_SUPPLIED TEXT_:
○ ○ ○
But after watching *The Witches*, a film that made enough of an impression on a certain generation to become a Halloween cult classic, I can’t help wondering, well, why?

Because this movie seems weirdly intense and vaguely-boundary pushing for something meant only for little kids. The sequences where the witches transform into their normal guise is legitimately frightening. There’s legitimate pathos in the untimely death of the protagonist’s parents. The Grand High Witch’s routine is weirdly (if mesmerizingly) sexual much of the time. The heavy hints that the hotel manager is schtupping one of the maids, and young Bruno’s mom is angry at his dad for flirting with Eva Ernst seem odd and miscalibrated for a family film, and not in a clever, slipping it under the radar sort of way. There’s so many things here which seem targeted at an older audience, or at least meant for teenagers.

And yet, this whole movie is too dumb and cheesy to appeal to anyone over the age of nine. Luke, our pint-sized protagonist, is just insufferable. The wacky slapstick sequences of mice running around the hotel could only please someone who remembers what it’s like to be in diapers. The over-the-top acting and constant shrieks and mugging and other mishegoss reflect the kind of broad comedy meant to appeal to underdeveloped minds.

So *The Witches* plays like a cinematic contradiction: a dopey festival of the idiotic to plop a glassy-eyed moppet in front of for an hour or so, while also having the sort of scares and sexual content that would be bizarre to include in a film for that set. Clearly people still enjoy this movie, and have fond memories from when they were a kid, so I’m missing something, but it’s hard to imagine what.

Maybe it’s just Angelica Huston as the queen bee of the vampiric set. She is electric in the role. Huston is one of the few performers in the movie who understands the assignment. She chews the scenery, sure. But she’s also arch, magnetic, and one of the few people in *The Witches* who seems to be having a good time. Her biting retorts to praise or questioning by her flock, her sly annoyed dismissals of humans who get in her way, and her cackling malevolence when unveiling her plans all give her a memorable distinctiveness that would justify any young viewer’s fond remembrances.
○ ○ ○
_COLLECTED MATERIAL_:

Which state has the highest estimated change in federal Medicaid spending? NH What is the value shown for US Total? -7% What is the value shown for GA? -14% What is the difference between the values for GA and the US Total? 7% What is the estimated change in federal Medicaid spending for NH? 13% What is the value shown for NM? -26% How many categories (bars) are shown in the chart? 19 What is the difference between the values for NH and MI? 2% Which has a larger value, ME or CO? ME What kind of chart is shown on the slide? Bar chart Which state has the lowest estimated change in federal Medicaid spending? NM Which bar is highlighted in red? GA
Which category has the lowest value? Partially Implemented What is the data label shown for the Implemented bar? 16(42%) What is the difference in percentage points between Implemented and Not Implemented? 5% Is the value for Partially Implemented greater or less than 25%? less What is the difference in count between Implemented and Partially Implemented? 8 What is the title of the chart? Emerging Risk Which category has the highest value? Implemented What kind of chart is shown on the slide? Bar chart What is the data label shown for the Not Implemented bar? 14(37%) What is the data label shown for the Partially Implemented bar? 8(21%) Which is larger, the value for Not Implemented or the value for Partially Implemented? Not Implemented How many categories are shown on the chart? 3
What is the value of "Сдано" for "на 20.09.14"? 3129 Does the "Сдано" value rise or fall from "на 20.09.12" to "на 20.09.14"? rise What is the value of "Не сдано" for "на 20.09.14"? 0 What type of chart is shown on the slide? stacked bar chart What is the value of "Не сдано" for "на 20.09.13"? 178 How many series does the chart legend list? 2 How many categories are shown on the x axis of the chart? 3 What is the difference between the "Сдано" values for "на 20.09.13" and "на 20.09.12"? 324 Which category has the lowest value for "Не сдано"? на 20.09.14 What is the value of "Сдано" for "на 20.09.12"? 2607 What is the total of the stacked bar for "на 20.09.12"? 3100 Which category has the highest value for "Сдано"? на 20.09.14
○ ○ ○
_ACTION ITEM 1_:
In the review of *The Witches*, why is young Bruno's mom angry at his dad?
_ACTION ITEM 2_:
Pick up the review of *The Witches* after its final sentence and continue it.

_TASK OUTPUT 1_:
She is angry at him for flirting with Eva Ernst.

_TASK OUTPUT 2_:
In the same way, the prosthetics and other depictions of monstrous transformation here are the only other elements worth the price of admission. Again, the look of the Grand High Witch is grotesque, but in a fantastic way. The bulging nose, the gnarled skin, the overextended fingers and claws all send shivers down your spine. It’s a fantastic melding with Huston’s (or her stand-in’s) great physical performance, as the combination of her preening movements and the horrid exterior create something memorable.

But all the special effects in the film’s transformative sequences catch the eye. Belches of green smoke, half-mice people squirming and gnawing at their plates, even some budding CGI showing a kid in an interstitial state reveal the creativity and inventiveness that remained in Jim Henson Productions. Even where the story and tone fall apart, as a technical showcase and visual marvel, *The Witches* leaves its mark.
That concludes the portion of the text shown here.